-- BEGIN PASSAGE --

#microformats 2018-03-19

2018-03-19 UTC
[cleverdevil] and KartikPrabhu joined the channel
#
gregorlove
edited /hreview-examples-in-wild (+497) "move historical examples"
(view diff)
#
gregorlove
edited /hreview-examples-in-wild (+1134) "processing New Examples"
(view diff)
#
KartikPrabhu
gRegorLove++ for going through hreview in the wild
#
Loqi
gregorlove has 23 karma in this channel (223 overall)
#
KartikPrabhu
is working on hreview backcompat in mf2py
#
KartikPrabhu
hreview is weird enough that it breaks all rules about simple class subsitution!
nitot, tantek, [jeremycherfas], barpthewire, [pfefferle] and [kevinmarks] joined the channel
#
[kevinmarks]
Did gregorlove find examples that were that weird?
Adrian1, [kevinmarks], echarlie, [eddie], petermolnar_web_, jeremycherfas1, nitot, velope, Garbee, [cleverdevil] and [gerwitz] joined the channel
#
jribbens
edited /existing-rel-values (+241) "Undo revision 66678 by [[Special:Contributions/Tantek|Tantek]] ([[User talk:Tantek|Talk]]) - archived is in use and is not the same as 'archives'"
(view diff)
#
Loqi
[masteragen] edited /rel-author (-49)
[kevinmarks], tantek and [jeremycherfas] joined the channel
#
KartikPrabhu
gRegorLove: does php-mf2 not distinguish between " item" and "item vevent" rules in hreview backcompat?
#
KartikPrabhu
how doe it do that?
#
KartikPrabhu
mf2py at the moment cannot because it applies all the class-substitution rules in order
#
KartikPrabhu
it does not seem to have "item" to "p-item h-item" though
#
gRegorLove
s/Replaces/Adds/
#
KartikPrabhu
hmmm so these other are some special cased ones?
#
gRegorLove
The `item x` variants are treated as special cases
#
gRegorLove
They get processed first, then the base rules.
#
KartikPrabhu
hmm ok I was hoping to avoid something like that in the JSON rules
#
gRegorLove
Ah, right. I'm seeing the issue now.
#
KartikPrabhu
JSON does not have any "ordering"

-- END PASSAGE --

Carry on the microformats channel log from its final message, in the same format.

-- BEGIN RECORDS SUPPLIED --

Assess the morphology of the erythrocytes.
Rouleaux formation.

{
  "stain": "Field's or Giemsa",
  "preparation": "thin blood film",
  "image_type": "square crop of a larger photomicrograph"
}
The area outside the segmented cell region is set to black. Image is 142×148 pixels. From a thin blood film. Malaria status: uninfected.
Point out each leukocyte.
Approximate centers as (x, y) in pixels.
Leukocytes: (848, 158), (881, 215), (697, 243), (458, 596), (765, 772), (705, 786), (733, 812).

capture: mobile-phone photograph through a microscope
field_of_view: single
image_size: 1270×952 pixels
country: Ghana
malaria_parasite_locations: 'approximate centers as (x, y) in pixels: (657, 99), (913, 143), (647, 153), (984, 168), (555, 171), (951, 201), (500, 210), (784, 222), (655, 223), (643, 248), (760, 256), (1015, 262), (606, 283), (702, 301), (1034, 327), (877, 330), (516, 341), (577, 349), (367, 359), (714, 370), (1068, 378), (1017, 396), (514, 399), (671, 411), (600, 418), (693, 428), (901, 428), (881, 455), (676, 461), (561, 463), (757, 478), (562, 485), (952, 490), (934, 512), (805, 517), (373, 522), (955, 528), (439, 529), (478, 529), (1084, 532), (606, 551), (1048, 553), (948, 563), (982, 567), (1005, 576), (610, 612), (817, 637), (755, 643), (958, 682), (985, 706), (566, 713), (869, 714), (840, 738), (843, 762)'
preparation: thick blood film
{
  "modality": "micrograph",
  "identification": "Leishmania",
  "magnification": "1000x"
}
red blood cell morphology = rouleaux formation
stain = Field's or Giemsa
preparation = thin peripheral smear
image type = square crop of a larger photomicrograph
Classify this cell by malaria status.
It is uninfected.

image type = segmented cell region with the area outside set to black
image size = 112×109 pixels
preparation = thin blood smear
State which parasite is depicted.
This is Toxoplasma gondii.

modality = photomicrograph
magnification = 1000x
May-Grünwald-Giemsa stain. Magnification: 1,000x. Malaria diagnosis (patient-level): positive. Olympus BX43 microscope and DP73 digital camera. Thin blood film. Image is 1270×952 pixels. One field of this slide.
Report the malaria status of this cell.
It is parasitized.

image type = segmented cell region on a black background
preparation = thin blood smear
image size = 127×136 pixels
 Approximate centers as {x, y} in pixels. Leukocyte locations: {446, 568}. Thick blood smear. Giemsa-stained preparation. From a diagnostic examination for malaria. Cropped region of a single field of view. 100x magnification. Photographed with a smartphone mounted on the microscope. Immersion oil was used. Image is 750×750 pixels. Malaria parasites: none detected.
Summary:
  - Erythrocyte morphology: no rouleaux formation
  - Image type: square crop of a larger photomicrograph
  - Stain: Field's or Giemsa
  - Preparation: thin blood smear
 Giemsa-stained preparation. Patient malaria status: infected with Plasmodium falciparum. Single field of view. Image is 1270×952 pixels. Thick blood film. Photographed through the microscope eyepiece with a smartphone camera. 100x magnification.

-- END RECORDS SUPPLIED --

• [EXPECTED ANSWER]:
#
KartikPrabhu
or atleast not the format I have now
#
gRegorLove
I though I recently saw that JSON arrays are ordered (and was surprised by that), but maybe I misread.
#
KartikPrabhu
arrays are. but currently all rules are JSON objects aka dictionaries just like mf2 parsed results
#
KartikPrabhu
I was thinking of keeping it simple and close to mf2 results format
#
Zegnat
wonders if JSON dictionaries are ordered or not
#
Zegnat
I never had reason to go and find out
#
KartikPrabhu
ok atleast python dictionaries are not, which is what JSON dicitonaries map to
#
[kevinmarks]
different languages treat them differently
#
[kevinmarks]
Python they're in hash order (so consistent by unpredictable) PHP they're in creation order and Go they're randomized
#
KartikPrabhu
right so language agnostic approach would be treat them as unordered
#
Zegnat
So, officially, an “object is an unordered collection”, and an “array is an ordered sequence”, per RFC 8259 (a.k.a. The Last JSON Spec)
#
KartikPrabhu
yeah I thought so
tantek joined the channel
#
sknebel
Fun fact: from python 3.7 they are insertion ordered
#
Zegnat
RFC 7493 (I-JSON) specifically notes that “order of object members in an I-JSON message does not change the meaning of an I-JSON message.” Just to make it clear that the order shouldn’t make a difference.
#
Zegnat
I-JSON is the spec that forbids duplicate object names, fixing one of the biggest interoperability problem. (I also opened an issue to specify that microformats parsers should stick to I-JSON for output.)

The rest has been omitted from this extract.